Confira o teor da Súmula 63 da TNU.

A comprovação de união estável para efeito de concessão de pensão por morte prescinde de início de prova material.

É importante que você entenda que, dentre outras razões, o art. 22, §3° do RPS (Regulamento da Previdência Social) era considerando ilegal, na medida em que extrapolava a Lei n° 8.213/1991. Vale dizer, em nenhum momento a Lei n° 8.213/1991 tratava da forma como se daria a comprovação da união estável, não sendo possível o Regulamento adentrar esse assunto.
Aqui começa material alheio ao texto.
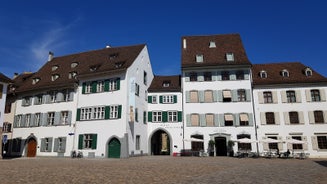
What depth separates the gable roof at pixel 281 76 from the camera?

Em vista disso, o decreto extrapolava os limites da regulamentação, sendo ilegal, portanto.

Demais disso, sempre se entendeu que o magistrado detém o livre (?) convencimento motivado, podendo se convencer acerca da caracterização ou não da união estável de acordo com as provas disponíveis, sendo vendado, pois, um Regulamento limitar o convencimento do juiz.

Agora vem o “o pulo do gato”. Se a jurisprudência não exigia início de prova material para comprovar a união estável porque não havia essa exigência na Lei 8.213/1991 (somente o Regulamento trazia a previsão), com a inserção do §5°no art. 16 da Lei de Benefícios, esse entendimento jurisprudencial deve cair por terra, já que a exigência de início de prova material, agora, é em lei ordinária, certo?!

            Quase isso.

            De fato, a exigência de início de prova tem fundamento legal.

            Por outro lado, entendo que o referido parágrafo inserido pela MP é inconstitucional, na medida em que fere o art. 62, §1°, I, “b”, da CRFB (inciso que veda MP tratando sobre direito processual civil).

            O §1° do art. 62 da CF/88 traz, conforme ensina a doutrina, limitações materiais à edição de MP. São assuntos que não podem ser veiculados através de medida provisória. Se o ato presidencial adentrar esses assuntos, à medida provisória é inconstitucional.

Claramente, em meu sentir, nesse ponto, a medida provisória trata de direito processual civil, na medida em que vem limitar o convencimento motivado do juiz. Dito em outras palavras: “Juiz, agora você somente pode reconhecer união estável/dependência econômica com base em início de prova material contemporânea”

            Ora, isso é legislar sobre processo civil! Todo o tratamento da matéria é feito no Código de Processo Civil, a exemplo dos art. 369, 370 e 371.

            Parece-me induvidoso que os art. 379 e 371 do NCPC são atingidos diretamente pela inovação promovida pela medida provisória.

Portanto, a alteração promovida pela MP, a meu ver, é inconstitucional!!!!

Espero ter ajudado com o conteúdo! Forte abraço!